#### Activities:
a) Answer these questions using the ginkgo text:
(i) How tall does G. biloba grow?
(ii) Which plants are ginkgos most closely related to?
(iii) In which period did recognizable ginkgos first appear?
b) Rewrite the ginkgo text between "Modern ginkgo leaves" and "meters in height.", inclusive, putting "wedge-shaped" in place of "fan-shaped".

━━━━━ Extracted text

Modern ginkgo leaves

Ginkgo is a genus of non-flowering tree. Only one species, Ginkgo biloba, remains alive today.

Description[edit | edit source]

Ginkgos have fan-shaped leaves, unique among seed plants. G. biloba grows 20 to 35 meters in height.

Classification[edit | edit source]

Recent analysis shows that ginkgos are most closely related to cycads.[1] However, they are still in different class levels.

History[edit | edit source]

Recognizable ginkgos first appeared in the Permian period,about 270 million years ago. Several different species evolved, and they thrived throughout the Mesozoic era. By the end of the Pliocene, however, only one species remained, surviving in China. The species is now commonly cultivated,[2] and is used in food and as medicine.[3]

References[edit | edit source]

  1. Chung-Shien Wu, Shu-Miaw Chaw & Ya-Yi Huang (2013). "Chloroplast phylogenomics indicates that Ginkgo biloba is sister to cycads". Genome Biology and Evolution 5 (1): 243–254. doi:10.1093/gbe/evt001. PMID 23315384.
  2. Gilman, Edward F. and Dennis G. Watson (1993). "Ginkgo biloba 'Autumn Gold'" (PDF). US Forest Service. http://hort.ufl.edu/trees/GINBILB.pdf. Retrieved 29 March 2008.
  3. Fehske, Christian J.; Leuner, Kristina; Müller, Walter E. (2009). "Ginkgo biloba extract (EGb761®) influences monoaminergic neurotransmission via inhibition of NE uptake, but not MAO activity after chronic treatment". Pharmacological Research 60 (1): 68–73. doi:10.1016/j.phrs.2009.02.012. PMID 19427589.

━━━━━━━━━━
━━━━━ Material provided

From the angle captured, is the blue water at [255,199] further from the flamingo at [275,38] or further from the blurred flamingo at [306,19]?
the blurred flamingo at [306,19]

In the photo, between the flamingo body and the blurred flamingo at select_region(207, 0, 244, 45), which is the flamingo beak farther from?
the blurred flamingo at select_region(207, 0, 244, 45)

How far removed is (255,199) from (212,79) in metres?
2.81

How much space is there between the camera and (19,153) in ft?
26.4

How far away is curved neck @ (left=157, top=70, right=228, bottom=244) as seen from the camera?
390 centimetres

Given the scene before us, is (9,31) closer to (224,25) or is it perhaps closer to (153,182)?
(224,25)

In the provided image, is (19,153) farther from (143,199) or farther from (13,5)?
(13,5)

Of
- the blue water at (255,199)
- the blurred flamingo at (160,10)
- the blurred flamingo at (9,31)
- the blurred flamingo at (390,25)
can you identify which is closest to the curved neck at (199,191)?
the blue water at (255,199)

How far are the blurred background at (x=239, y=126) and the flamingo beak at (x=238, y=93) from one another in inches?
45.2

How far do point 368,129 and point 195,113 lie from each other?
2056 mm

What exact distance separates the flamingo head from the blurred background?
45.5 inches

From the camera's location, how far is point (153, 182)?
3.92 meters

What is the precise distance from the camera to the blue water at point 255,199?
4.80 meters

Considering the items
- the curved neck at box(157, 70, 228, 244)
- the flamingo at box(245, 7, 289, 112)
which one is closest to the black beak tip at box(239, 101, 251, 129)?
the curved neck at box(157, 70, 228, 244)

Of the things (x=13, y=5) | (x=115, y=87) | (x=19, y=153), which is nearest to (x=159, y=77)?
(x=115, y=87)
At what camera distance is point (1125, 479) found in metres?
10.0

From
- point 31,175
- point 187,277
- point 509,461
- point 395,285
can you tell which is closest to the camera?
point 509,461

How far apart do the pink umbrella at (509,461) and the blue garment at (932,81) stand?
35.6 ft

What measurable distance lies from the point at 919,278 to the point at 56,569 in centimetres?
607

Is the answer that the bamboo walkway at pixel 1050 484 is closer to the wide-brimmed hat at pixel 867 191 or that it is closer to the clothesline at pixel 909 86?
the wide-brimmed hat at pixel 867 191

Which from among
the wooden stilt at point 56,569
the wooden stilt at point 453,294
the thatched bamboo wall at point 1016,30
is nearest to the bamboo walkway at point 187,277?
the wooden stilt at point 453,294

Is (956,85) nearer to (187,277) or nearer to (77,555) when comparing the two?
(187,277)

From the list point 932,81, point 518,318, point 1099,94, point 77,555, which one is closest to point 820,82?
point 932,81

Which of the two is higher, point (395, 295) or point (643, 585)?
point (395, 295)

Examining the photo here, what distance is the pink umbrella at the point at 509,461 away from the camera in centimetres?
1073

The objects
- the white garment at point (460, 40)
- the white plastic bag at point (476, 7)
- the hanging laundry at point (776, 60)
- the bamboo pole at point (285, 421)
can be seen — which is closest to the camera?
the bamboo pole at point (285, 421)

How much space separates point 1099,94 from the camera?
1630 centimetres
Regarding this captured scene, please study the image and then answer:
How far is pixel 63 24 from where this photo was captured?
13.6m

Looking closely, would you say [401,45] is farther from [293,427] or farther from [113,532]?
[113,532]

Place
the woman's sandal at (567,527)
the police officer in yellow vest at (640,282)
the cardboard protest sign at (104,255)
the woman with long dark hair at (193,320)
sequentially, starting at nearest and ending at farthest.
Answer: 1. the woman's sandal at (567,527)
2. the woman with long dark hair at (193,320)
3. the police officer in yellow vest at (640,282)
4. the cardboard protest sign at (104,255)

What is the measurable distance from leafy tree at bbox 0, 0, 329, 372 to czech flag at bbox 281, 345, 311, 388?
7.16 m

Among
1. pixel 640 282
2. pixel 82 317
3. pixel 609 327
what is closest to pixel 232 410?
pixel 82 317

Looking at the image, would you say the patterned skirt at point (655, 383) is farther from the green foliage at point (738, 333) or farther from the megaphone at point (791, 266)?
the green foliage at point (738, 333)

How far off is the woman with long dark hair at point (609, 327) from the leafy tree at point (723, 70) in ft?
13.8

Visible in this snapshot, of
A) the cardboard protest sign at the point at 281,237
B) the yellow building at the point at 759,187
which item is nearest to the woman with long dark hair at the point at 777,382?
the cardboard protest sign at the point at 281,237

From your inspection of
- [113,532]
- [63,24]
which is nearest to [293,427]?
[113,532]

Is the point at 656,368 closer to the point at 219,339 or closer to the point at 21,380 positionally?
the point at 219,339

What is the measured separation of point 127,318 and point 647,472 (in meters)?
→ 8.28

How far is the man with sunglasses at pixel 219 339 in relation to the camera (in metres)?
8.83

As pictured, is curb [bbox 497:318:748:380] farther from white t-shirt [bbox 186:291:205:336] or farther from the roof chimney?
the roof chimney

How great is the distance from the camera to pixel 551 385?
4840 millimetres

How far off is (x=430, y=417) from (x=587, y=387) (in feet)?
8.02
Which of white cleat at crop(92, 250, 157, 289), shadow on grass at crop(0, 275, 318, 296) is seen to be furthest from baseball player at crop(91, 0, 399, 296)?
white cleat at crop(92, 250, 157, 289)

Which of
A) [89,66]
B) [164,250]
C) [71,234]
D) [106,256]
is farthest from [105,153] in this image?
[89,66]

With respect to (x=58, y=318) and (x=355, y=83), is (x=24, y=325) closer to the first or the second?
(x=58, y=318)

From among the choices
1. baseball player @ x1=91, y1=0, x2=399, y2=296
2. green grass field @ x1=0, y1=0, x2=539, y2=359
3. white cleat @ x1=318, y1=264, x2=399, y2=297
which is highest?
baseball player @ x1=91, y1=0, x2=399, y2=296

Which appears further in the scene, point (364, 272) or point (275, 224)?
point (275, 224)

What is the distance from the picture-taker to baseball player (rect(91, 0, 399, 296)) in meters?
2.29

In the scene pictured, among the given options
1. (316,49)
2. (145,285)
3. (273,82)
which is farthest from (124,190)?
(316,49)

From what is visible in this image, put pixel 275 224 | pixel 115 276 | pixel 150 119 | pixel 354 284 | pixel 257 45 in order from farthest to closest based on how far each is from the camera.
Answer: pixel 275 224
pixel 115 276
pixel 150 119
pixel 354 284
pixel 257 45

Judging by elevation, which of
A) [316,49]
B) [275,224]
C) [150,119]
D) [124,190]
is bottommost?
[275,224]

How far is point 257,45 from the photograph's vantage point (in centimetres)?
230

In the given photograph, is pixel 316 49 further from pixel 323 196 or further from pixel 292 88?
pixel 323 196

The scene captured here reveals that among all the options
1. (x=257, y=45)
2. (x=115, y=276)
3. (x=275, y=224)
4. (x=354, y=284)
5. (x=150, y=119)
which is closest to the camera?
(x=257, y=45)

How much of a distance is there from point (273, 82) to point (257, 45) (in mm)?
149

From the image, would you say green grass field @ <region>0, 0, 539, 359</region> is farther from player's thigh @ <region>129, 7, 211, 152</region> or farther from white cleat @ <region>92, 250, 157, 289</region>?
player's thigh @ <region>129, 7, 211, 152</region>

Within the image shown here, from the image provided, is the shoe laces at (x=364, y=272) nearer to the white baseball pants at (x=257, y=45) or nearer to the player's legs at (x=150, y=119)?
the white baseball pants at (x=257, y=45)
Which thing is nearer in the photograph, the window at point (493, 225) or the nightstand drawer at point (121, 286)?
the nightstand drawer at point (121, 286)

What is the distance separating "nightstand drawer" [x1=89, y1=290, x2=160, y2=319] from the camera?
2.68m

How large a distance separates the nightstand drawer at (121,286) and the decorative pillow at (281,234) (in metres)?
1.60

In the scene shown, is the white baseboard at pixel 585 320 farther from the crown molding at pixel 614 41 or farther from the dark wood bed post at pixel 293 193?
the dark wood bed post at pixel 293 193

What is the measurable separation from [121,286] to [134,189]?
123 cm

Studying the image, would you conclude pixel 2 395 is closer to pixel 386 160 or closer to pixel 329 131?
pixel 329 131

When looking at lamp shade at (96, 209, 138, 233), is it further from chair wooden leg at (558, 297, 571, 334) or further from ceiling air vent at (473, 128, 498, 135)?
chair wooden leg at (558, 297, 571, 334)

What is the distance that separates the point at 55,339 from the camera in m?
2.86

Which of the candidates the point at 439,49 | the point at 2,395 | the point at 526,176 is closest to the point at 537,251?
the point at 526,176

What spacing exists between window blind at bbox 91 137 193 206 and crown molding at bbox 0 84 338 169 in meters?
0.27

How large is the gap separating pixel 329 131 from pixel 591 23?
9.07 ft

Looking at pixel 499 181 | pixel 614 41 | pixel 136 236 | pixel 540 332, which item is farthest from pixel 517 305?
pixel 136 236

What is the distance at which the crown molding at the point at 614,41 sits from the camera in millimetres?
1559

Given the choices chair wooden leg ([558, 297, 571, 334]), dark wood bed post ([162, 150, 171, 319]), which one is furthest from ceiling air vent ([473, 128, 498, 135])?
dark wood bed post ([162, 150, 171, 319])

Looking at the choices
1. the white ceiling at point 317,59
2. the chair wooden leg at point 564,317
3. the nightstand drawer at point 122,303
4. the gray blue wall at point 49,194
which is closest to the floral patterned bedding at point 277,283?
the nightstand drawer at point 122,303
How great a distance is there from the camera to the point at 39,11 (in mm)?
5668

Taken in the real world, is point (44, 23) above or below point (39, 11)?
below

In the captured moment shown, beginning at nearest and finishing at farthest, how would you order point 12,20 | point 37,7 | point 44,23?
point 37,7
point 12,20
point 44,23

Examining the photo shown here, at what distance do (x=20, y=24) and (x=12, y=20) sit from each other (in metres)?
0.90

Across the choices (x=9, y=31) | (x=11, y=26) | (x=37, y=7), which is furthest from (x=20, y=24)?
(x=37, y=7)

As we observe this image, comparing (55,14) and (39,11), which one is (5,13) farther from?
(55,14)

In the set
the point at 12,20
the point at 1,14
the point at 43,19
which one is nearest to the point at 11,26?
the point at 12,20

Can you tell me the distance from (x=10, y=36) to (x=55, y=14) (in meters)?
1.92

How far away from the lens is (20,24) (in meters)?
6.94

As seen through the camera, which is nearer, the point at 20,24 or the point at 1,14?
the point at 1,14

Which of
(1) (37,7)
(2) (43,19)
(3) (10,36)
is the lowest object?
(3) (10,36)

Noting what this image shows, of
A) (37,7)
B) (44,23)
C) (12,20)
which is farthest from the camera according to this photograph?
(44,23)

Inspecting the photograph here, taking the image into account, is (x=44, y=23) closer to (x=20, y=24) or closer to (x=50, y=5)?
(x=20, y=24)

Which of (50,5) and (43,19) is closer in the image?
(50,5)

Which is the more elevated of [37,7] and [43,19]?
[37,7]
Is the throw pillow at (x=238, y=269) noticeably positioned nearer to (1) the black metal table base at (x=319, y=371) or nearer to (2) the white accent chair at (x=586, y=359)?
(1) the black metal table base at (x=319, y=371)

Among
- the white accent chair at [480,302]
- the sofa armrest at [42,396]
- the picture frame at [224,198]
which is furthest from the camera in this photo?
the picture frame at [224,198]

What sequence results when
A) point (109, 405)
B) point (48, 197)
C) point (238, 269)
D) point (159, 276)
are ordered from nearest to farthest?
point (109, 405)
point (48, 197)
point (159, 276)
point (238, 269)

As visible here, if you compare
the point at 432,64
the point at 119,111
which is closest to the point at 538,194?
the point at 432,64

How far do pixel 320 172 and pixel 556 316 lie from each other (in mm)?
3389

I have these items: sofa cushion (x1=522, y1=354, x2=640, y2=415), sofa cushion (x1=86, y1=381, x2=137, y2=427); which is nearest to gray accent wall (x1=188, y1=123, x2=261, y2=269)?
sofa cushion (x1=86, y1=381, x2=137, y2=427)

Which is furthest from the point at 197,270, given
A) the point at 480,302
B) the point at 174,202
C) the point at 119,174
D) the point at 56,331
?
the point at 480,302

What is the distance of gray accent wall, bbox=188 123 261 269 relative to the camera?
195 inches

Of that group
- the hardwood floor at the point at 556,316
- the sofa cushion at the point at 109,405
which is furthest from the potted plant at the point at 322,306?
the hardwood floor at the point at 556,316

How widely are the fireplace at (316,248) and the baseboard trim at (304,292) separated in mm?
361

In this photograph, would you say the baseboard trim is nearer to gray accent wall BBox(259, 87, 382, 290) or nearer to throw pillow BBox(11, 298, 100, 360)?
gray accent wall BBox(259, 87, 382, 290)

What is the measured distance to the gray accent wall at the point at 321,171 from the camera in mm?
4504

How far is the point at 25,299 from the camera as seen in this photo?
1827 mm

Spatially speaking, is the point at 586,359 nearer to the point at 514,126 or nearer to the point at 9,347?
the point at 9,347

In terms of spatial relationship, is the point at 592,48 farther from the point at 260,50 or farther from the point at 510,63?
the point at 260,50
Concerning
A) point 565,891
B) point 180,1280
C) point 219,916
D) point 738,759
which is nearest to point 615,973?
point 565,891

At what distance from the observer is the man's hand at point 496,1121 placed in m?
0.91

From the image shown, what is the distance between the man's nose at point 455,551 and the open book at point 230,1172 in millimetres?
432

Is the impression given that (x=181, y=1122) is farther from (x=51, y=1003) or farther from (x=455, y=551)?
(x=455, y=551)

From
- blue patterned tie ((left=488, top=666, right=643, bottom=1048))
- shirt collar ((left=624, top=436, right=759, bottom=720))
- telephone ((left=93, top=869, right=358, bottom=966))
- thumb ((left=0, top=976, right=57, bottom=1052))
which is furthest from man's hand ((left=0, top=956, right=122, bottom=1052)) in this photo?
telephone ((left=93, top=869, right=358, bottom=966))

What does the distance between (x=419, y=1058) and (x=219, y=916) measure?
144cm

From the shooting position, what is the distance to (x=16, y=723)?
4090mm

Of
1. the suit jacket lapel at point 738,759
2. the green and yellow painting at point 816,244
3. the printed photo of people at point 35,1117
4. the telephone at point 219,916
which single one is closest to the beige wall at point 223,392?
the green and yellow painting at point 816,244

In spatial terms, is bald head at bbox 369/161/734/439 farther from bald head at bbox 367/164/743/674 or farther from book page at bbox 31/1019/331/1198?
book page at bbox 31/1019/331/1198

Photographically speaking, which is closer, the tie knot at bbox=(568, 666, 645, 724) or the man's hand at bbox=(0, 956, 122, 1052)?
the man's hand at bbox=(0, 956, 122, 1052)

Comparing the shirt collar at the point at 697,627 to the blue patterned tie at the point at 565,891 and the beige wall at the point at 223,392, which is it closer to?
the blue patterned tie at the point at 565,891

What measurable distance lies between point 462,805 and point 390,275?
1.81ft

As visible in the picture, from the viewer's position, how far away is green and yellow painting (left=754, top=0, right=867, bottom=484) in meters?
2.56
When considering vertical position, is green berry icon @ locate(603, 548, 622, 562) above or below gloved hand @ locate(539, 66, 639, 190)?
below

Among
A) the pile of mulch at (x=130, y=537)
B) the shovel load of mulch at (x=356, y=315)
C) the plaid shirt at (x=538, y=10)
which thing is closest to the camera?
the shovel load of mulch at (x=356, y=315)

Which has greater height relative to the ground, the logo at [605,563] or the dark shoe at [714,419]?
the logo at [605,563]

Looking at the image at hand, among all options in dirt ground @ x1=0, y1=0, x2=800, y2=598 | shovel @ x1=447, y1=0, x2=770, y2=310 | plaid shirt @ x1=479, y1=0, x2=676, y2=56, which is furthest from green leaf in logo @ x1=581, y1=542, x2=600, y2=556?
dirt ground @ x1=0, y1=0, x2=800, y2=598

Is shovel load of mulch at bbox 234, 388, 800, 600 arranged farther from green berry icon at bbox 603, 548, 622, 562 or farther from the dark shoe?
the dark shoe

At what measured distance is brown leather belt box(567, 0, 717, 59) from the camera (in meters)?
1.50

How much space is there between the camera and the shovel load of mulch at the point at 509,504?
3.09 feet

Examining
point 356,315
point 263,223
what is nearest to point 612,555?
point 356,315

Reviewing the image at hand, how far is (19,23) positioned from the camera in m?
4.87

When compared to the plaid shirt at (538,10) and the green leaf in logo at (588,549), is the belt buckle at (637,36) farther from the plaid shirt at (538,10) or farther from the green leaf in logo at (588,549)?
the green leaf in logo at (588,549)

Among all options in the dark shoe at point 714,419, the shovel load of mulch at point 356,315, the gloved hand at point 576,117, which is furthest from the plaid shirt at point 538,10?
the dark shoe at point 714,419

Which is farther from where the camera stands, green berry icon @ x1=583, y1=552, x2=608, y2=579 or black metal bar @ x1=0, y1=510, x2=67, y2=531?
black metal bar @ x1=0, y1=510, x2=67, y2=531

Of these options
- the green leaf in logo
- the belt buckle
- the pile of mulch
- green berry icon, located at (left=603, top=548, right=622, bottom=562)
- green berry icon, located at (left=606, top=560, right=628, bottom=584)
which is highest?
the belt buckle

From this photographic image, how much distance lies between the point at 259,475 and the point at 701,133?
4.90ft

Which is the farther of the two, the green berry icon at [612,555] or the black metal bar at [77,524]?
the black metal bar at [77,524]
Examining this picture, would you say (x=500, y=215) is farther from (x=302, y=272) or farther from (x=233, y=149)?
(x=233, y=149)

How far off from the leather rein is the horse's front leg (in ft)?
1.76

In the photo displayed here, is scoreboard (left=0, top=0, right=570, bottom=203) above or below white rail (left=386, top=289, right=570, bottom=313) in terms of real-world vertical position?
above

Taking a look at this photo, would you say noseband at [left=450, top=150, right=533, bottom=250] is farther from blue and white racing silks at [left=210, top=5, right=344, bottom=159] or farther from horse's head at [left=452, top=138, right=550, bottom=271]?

━━━━━━━━━━

#### Answers for the tasks:
a)
(i) 20 to 35 meters
(ii) Cycads
(iii) The Permian period, about 270 million years ago

b)
Modern ginkgo leaves

Ginkgo is a genus of non-flowering tree. Only one species, Ginkgo biloba, remains alive today.

Description[edit | edit source]

Ginkgos have wedge-shaped leaves, unique among seed plants. G. biloba grows 20 to 35 meters in height.